Aber die wütenden jungen Männer wurden älter und beherrschten nun ihrerseits die Theaterlandschaft: Peter Zadek und Peter Stein gastierten bereits 17mal in Berlin, Claus Peymann zeigte 15 Inszenierungen, Luc Bondy brachte es immerhin auf zehn. Jetzt endlich treten an ihre Stelle wieder jüngere Talente, nun auch aus dem Osten. „Wachablösung“, freut sich Ulrich Eckhardt über die überfällige Erneuerung auch seines Spielplanes.

Und ausgerechnet jetzt, wo das Theatertreffen in den Augen seiner Organisatoren wieder größere Bedeutung erlangen könnte, soll so drastisch gespart werden? In diesem Jahr ist der Berliner Fiskus kurzfristig in die Bresche gesprungen, damit das 30. Theatertreffen überhaupt stattfinden kann. Die berlinlastige Entscheidung der Jury läßt die Kosten 1993 auf die verhältnismäßig günstige Summe von drei Millionen Mark schrumpfen. Das konnte man sich gerade noch leisten. Einen warmen Geldregen für das nächste Jahr wollte aber niemand den Festivalmachern versprechen.

Da kam am Mittwoch, in letzter Minute, die rettende Nachricht aus Bonn: Aufgrund der kulturpolitischen Bedeutung in der föderalistisch-zersplitterten Theaterlandschaft Deutschlands hält man am Rhein das Berliner Theatertreffen nun doch für „unbedingt erhaltenswert“. Die Berliner Festspiele können sich also im kommenden Jahr wieder am Subventionstrog des Bundes und des Landes Berlin nähren.

Der Frage von finanziellem Aufwand und kulturpolitischem Nutzen des Theatertreffens wird Ulrich Eckhardt künftig trotzdem nicht entgehen. Die Republik ist größer geworden, wo die Jury 1991 noch mit 127 begutachteten Aufführungen hinkam, sind es in diesem Jahr 250. Das Ansinnen, aus diesem Angebot nur ein Dutzend „bemerkenswerte Inszenierungen“ herauszufiltern, wird immer fragwürdiger. An eine Ausweitung der Leistungsschau kann aber aus finanziellen Gründen nicht gedacht werden.

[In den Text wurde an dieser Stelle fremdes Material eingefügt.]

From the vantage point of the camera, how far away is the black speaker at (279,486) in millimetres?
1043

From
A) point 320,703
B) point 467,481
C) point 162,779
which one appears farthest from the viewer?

Konzeptionelles Umdenken wäre angesagt. Schon in diesem Jahr lähmte ein heftiger Streit die Auswahlkommission: Man wollte Frank Castorfs gesamtes Wirken an seiner Berliner Volksbühne würdigen – immerhin hatte der Hausherr mit vielen ungewöhnlichen Maßnahmen neue, junge Besucher ins Theater gelockt. Aber man fand kein geeignetes Mittel, diese Leistung angemessen abzubilden. Nun steht Christoph Marthalers Volksbühnen-Inszenierung allein für das Ganze; zusammen mit der Einladung an den Intendanten Castorf ist die Volksbühne jetzt zudem im regulären Festspielprogramm unangemessen überrepräsentiert.

Der fehlende Mut der Jury zu wirklich radikalen Entscheidungen – eine solche hätte ein Sonderprogramm der Volksbühne sein können – ist bei der satzungsmäßigen Beschränkung auf das diffus „Bemerkenswerte“ zwar erklärlich, er macht das Festival aber von Jahr zu Jahr unattraktiver. Nur in der Senatsverwaltung für Kulturelle Angelegenheiten ist man vom Theaterfest der planbaren Superlative immer noch restlos überzeugt: „Das Berliner Theatertreffen ist doch der Supermarkt des deutschen Theaters!“ kommentiert Rainer Klemke, Pressesprecher des Kultursenators, das siechende Festival. Recht hat er. Das Berliner Theatertreffen ist wie Karstadt: für jeden etwas, regensicher, und alles unter einem Dach.